## TASK BRIEF
Copy each record exactly as it reads, leaving out any pictures it holds.

## RECORD EXTRACTS

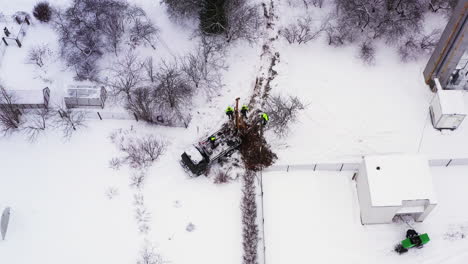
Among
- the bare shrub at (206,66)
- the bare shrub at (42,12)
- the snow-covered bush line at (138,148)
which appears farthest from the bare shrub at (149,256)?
the bare shrub at (42,12)

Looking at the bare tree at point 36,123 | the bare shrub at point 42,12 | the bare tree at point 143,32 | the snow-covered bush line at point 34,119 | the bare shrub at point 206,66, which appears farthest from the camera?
the bare shrub at point 42,12

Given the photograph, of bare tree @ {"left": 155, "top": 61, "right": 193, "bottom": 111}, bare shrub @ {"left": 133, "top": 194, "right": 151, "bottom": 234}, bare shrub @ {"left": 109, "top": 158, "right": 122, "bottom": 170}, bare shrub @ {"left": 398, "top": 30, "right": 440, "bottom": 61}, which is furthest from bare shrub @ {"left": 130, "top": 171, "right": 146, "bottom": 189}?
bare shrub @ {"left": 398, "top": 30, "right": 440, "bottom": 61}

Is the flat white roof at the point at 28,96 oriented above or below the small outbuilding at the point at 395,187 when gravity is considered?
above

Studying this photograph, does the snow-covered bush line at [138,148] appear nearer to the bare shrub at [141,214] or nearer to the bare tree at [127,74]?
the bare shrub at [141,214]

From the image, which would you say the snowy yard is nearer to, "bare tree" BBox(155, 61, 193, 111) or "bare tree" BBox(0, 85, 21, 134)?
"bare tree" BBox(0, 85, 21, 134)

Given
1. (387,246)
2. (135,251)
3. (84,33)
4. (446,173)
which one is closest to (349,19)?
(446,173)

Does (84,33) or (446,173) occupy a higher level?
(84,33)

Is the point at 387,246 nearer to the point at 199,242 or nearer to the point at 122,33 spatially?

## OUTPUT BELOW
Among
- the bare shrub at (206,66)
- the bare shrub at (42,12)
- the snow-covered bush line at (138,148)
which appears farthest from the bare shrub at (149,256)?
the bare shrub at (42,12)

Looking at the bare tree at point 36,123 | the bare shrub at point 42,12 | the bare tree at point 143,32 | the snow-covered bush line at point 34,119 | the bare shrub at point 206,66, which appears farthest from the camera?
the bare shrub at point 42,12

Given the photograph, of bare tree @ {"left": 155, "top": 61, "right": 193, "bottom": 111}, bare shrub @ {"left": 133, "top": 194, "right": 151, "bottom": 234}, bare shrub @ {"left": 109, "top": 158, "right": 122, "bottom": 170}, bare shrub @ {"left": 398, "top": 30, "right": 440, "bottom": 61}, which is furthest from bare shrub @ {"left": 130, "top": 171, "right": 146, "bottom": 189}?
bare shrub @ {"left": 398, "top": 30, "right": 440, "bottom": 61}

Is the flat white roof at the point at 28,96 oriented above or below the small outbuilding at the point at 395,187 when gravity is considered?
above

Studying this photograph, does the snow-covered bush line at [138,148] appear nearer to the bare shrub at [141,214] or nearer to the bare tree at [127,74]?
the bare shrub at [141,214]

From the image, which would you say the snowy yard is nearer to, "bare tree" BBox(155, 61, 193, 111) or "bare tree" BBox(0, 85, 21, 134)?
"bare tree" BBox(0, 85, 21, 134)

Given
1. (387,246)
2. (135,251)
3. (84,33)
4. (446,173)
which one is closest to (349,19)?
(446,173)

Does (84,33) or (446,173) occupy a higher level?
(84,33)

Is the point at 387,246 nearer to the point at 199,242 or nearer to the point at 122,33 spatially?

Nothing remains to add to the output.